--- START OF Input ---

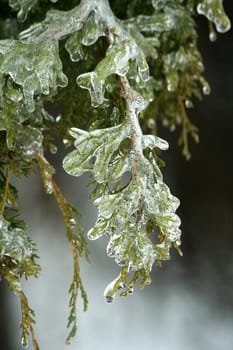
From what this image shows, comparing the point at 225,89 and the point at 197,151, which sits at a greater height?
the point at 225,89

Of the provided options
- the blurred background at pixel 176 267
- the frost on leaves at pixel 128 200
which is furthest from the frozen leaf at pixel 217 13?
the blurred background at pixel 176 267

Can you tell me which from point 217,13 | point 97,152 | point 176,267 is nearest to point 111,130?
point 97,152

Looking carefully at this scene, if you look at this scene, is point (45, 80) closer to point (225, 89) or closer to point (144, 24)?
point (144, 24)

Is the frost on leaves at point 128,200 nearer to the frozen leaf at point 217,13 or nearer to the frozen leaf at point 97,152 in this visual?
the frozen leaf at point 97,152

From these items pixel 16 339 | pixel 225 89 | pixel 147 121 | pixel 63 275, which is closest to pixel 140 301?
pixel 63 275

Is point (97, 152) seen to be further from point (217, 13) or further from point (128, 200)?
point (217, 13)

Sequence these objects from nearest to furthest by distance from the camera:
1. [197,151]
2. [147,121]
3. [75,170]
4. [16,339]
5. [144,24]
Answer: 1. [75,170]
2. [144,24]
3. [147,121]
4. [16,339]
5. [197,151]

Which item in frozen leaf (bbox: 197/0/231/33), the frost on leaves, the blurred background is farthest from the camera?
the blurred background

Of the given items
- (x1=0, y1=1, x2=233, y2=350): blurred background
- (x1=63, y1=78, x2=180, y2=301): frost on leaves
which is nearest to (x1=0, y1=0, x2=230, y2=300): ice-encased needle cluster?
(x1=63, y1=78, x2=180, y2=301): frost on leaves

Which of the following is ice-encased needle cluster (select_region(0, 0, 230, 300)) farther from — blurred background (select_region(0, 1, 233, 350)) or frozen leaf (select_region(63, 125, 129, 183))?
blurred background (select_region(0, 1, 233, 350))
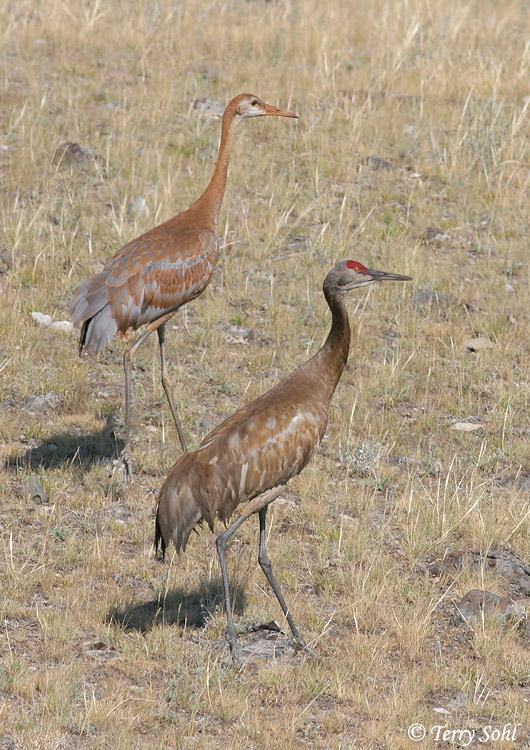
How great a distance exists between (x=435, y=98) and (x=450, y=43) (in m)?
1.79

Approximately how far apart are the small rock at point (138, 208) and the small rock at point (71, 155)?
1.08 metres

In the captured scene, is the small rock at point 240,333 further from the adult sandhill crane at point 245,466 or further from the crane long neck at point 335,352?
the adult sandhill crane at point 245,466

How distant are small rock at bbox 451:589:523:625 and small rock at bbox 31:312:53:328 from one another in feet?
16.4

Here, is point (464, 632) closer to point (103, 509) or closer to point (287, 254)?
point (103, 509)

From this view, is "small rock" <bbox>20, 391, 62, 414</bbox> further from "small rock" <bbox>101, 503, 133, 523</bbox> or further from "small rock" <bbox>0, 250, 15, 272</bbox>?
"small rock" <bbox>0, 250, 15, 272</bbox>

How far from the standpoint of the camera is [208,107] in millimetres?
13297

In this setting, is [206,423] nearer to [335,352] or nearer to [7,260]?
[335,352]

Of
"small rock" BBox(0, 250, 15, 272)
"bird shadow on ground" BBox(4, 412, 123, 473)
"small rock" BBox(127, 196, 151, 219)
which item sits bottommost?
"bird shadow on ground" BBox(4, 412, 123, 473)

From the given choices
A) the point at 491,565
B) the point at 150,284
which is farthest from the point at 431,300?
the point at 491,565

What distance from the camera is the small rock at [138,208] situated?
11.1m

--- END OF Input ---
--- START OF Input ---

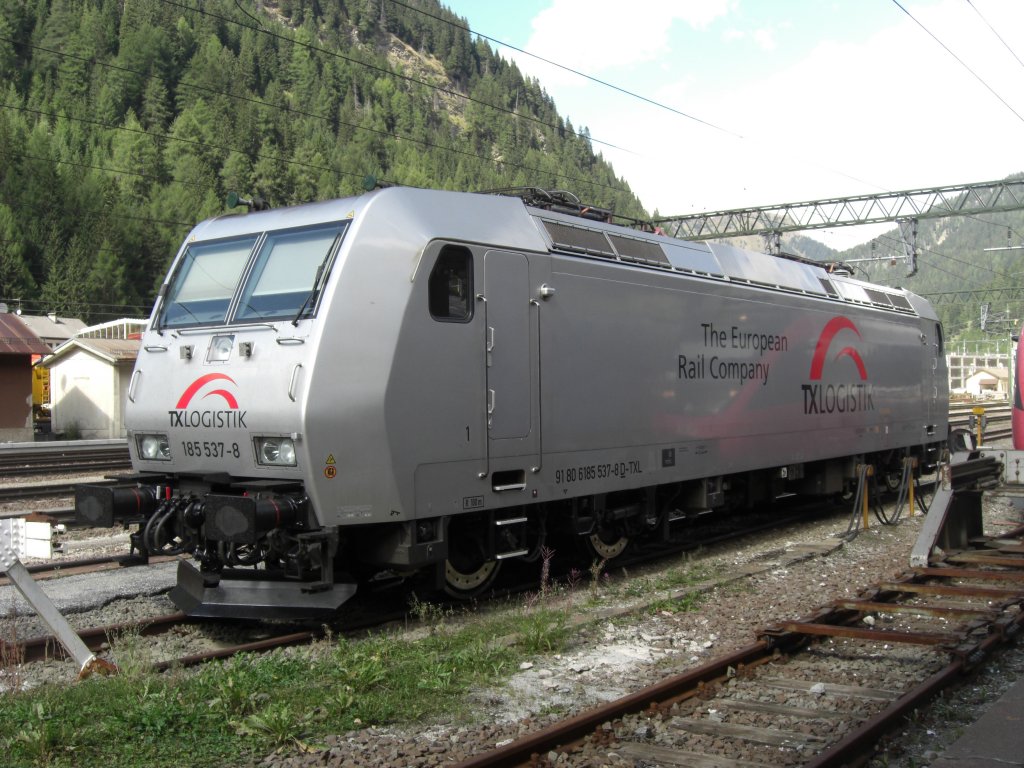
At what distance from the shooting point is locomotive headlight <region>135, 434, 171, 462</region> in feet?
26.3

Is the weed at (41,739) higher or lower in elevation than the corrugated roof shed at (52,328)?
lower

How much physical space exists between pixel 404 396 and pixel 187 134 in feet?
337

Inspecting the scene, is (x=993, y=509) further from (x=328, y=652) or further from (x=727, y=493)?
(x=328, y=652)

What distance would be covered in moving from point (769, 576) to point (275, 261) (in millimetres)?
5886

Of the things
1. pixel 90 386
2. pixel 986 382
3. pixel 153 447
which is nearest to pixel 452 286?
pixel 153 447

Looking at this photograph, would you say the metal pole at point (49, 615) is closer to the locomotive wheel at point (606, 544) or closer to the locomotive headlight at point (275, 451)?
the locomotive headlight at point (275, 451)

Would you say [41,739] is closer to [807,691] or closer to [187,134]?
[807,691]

--- END OF Input ---
--- START OF Input ---

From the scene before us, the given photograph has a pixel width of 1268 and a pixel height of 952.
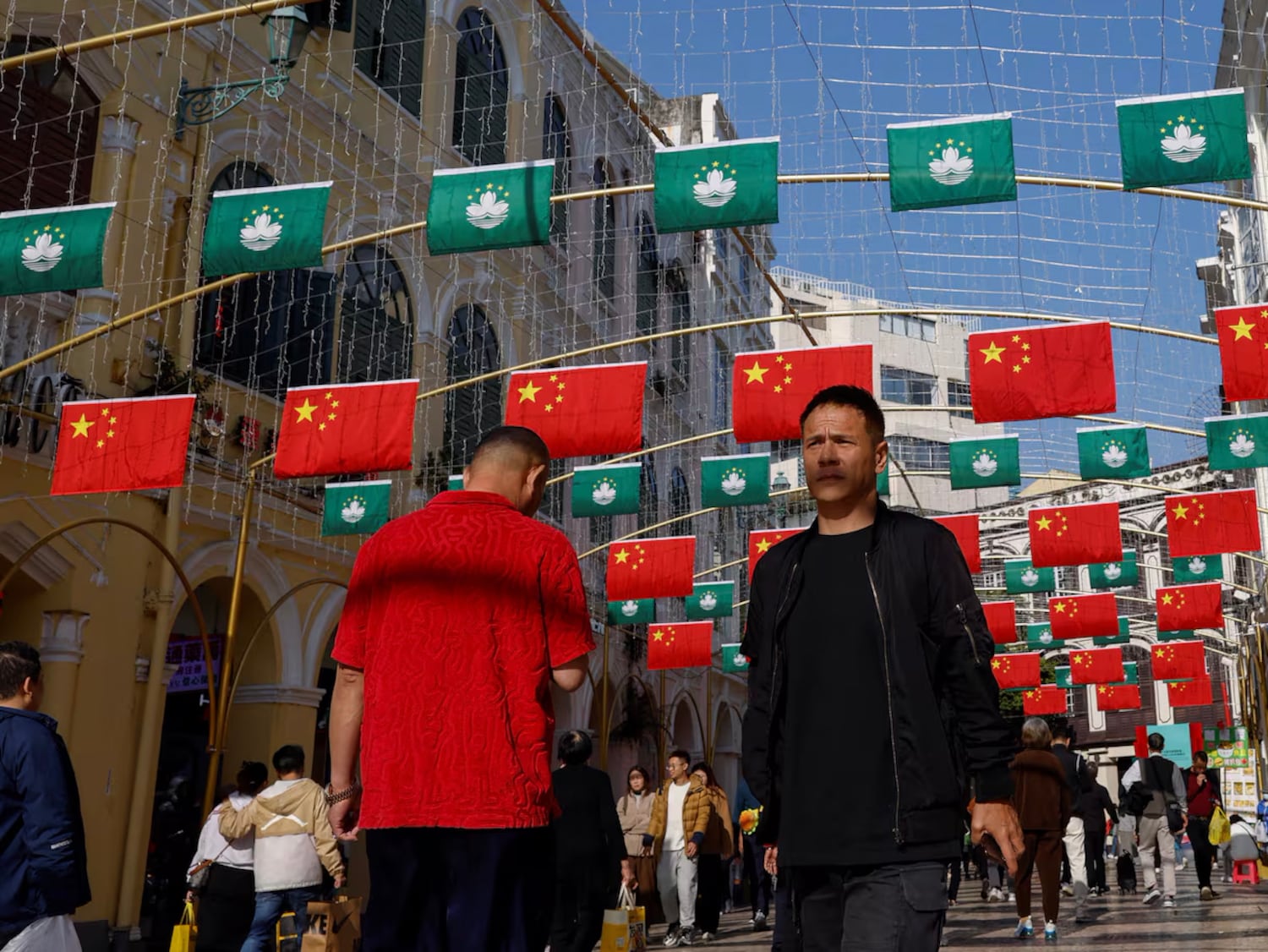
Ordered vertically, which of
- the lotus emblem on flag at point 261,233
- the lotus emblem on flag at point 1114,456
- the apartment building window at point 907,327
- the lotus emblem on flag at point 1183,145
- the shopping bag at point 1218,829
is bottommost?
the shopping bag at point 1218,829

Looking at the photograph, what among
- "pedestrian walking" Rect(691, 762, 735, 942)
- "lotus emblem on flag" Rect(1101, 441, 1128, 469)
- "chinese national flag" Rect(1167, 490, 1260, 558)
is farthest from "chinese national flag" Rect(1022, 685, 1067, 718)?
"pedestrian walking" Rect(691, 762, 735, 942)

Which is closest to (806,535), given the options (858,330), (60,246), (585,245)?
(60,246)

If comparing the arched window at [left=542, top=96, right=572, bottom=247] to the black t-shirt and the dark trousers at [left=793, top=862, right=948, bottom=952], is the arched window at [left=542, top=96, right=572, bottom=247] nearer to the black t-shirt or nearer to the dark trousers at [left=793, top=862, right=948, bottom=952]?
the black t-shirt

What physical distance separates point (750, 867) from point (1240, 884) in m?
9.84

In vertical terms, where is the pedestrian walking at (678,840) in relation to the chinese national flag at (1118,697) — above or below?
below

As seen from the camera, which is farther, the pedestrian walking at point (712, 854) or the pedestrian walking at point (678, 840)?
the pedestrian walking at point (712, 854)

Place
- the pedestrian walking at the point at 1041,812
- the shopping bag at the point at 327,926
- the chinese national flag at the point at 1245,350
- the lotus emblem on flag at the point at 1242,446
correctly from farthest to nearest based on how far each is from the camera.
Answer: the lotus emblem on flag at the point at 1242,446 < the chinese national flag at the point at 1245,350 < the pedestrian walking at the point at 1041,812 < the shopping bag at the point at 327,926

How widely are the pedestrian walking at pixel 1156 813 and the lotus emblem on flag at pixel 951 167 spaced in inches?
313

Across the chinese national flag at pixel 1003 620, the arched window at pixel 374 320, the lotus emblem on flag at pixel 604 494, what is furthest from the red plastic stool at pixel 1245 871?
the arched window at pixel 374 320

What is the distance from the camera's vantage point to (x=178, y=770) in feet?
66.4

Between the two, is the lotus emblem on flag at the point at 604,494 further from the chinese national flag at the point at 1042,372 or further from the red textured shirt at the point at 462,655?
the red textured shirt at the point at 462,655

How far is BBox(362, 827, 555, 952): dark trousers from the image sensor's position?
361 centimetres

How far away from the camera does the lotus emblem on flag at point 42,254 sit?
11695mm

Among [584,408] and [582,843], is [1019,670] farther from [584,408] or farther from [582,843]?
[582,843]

--- END OF Input ---

> **Stated task**: Identify every line in the records above that contains the word "items", and copy each of those lines.

> **In response**:
From these items pixel 16 339 | pixel 225 89 | pixel 147 121 | pixel 63 275, which is closest to pixel 140 301?
Of the given items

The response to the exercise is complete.